Égyptien de naissance, Albert Cossery s'est établi à Paris en 1945 et ne l'a plus quitté. Mais il est resté attaché à son pays natal, la preuve en est, outre Mendiants et Orgueilleux, ce roman moins célèbre mais qui n'en est pas moins un bijou connu des amateurs.
Le romancier fait défiler devant nous une galerie de personnages sympathiques, attachants ou intrigants. Entre d'abord en scène Karim, producteur de cerfs-volants et amoureux d'Amar la jeune prostituée. Il nous mène à Heykal, un esthète fauché servi par un domestique discret qui répond au nom de Siri, imagine de faire la révolution par excès de louanges à l'égard du gouverneur local, tyranneau ridicule qui règne sur la grande cité de la côte, genre Alexandrie. De là on passe chez l'instituteur Urfy, accablé par une vieille maman un peu folle, et par des gamins engourdis par la chaleur, mais indispensable pour la rédaction d'affiches si élogieuses qu'elles doivent en devenir subversives. La porte est alors ouverte pour qu'entre en piste la jeune et séduisante Soad, fille espiègle d'un ami du gouverneur. Un chèque de son père, et la voilà qui permet à son amant Heykal de lancer dans la presse une pétition pour financer une statue du gouverneur, un comble de flagornerie. Mais ce n'est pas fini : vient aussi le moment où Karim nous conduit dans les locaux de la police où l'inspecteur Hatim a du mal à croire que son client, après un séjour en prison pour des raisons politiques, ait pu devenir un agneau susceptible de baiser la main du gouverneur. Taher non plus, toujours révolutionnaire actif, et poseur de bombes par vocation, a du mal à accepter la métamorphose de son ancien compagnon de lutte en un amant pacifiste et adepte de la dérision comme son modèle Heykal pour lutter contre la tyrannie.

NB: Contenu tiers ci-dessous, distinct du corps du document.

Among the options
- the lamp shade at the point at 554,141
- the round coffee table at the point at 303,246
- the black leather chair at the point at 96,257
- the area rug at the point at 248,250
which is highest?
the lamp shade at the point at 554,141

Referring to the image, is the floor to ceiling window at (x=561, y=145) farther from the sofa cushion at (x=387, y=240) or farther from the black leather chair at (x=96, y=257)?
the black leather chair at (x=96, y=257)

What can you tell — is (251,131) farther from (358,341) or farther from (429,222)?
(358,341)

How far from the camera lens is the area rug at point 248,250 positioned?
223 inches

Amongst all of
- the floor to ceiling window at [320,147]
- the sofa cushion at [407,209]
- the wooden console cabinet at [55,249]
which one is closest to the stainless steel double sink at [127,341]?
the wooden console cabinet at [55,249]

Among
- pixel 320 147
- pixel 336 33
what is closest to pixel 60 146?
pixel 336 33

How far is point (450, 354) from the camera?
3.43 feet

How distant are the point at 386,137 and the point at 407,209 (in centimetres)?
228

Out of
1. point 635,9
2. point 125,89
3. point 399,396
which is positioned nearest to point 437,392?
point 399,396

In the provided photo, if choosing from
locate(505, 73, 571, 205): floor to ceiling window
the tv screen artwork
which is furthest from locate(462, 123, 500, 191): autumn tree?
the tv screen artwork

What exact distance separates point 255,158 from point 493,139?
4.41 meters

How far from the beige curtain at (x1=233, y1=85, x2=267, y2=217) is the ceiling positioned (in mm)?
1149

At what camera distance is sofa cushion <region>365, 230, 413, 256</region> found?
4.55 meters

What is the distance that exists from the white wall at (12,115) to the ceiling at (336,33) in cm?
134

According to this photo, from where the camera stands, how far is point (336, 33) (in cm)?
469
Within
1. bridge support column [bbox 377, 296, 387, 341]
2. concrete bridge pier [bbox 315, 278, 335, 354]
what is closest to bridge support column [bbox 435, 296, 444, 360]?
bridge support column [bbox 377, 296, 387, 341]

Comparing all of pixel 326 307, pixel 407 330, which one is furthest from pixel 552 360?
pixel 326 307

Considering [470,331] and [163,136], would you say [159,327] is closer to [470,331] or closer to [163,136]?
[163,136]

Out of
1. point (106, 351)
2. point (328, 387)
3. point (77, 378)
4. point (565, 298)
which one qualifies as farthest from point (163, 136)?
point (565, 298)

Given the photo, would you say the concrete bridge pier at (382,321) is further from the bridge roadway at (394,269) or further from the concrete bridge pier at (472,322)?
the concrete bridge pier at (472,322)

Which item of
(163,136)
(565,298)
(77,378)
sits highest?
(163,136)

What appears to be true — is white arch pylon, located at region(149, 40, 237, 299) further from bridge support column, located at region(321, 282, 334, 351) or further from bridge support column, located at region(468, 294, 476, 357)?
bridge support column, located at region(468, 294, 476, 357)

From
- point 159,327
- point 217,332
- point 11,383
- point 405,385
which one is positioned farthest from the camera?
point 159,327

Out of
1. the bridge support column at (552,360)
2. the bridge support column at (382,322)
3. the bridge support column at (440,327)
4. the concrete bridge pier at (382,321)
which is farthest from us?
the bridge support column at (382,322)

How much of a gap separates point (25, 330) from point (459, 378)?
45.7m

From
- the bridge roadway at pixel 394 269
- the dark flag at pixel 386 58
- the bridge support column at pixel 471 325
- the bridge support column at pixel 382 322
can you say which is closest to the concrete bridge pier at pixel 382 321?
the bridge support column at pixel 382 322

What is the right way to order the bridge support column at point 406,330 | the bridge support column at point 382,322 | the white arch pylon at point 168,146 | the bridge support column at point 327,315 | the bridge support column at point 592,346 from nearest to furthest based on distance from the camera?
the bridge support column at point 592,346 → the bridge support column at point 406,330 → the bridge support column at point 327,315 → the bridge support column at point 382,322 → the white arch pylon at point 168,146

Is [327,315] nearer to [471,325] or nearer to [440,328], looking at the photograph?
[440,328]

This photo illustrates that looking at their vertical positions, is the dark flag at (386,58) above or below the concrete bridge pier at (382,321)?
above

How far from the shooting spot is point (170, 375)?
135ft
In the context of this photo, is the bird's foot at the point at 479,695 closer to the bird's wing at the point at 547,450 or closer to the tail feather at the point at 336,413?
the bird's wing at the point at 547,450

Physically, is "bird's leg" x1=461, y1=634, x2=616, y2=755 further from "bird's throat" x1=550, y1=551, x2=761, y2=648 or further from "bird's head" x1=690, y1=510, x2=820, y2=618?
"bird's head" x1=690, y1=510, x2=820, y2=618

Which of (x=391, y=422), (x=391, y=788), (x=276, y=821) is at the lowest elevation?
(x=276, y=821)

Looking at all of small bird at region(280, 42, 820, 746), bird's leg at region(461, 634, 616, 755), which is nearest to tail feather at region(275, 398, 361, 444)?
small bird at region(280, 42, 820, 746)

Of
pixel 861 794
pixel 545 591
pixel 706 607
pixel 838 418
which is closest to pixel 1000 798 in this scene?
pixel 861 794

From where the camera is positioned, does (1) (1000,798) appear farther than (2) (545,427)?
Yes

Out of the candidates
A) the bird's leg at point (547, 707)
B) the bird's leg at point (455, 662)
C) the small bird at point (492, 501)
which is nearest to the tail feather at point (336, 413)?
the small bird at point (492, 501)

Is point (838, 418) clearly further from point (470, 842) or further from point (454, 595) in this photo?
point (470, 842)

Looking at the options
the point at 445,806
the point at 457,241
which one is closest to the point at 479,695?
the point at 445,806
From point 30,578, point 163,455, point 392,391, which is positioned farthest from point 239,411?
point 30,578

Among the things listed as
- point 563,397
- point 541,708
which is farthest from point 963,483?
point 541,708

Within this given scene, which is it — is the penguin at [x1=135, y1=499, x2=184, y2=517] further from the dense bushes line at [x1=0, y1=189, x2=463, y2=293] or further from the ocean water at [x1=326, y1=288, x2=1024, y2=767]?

Le domaine de Karim pour tester ses cerfs-volants c'est une terrasse qui domine l'avenue du bord de mer. Qui imaginerait que ce soit une voie stratégique ? Étrangement, Hatim le policier et Tahar l'anarchiste sont du même avis : cette terrasse est un lieu sensible. Contre le pouvoir absurde du gouverneur, la violence et la dérision sont finalement des armes aussi efficaces l'une que l'autre. Et surtout l'écriture élégante et raffinée de Cossery nous ménage un roman délicieux à savourer comme des loukoums.
• Albert Cossery. La violence et la dérision. Editions Joëlle Losfeld. 1993, 177 pages.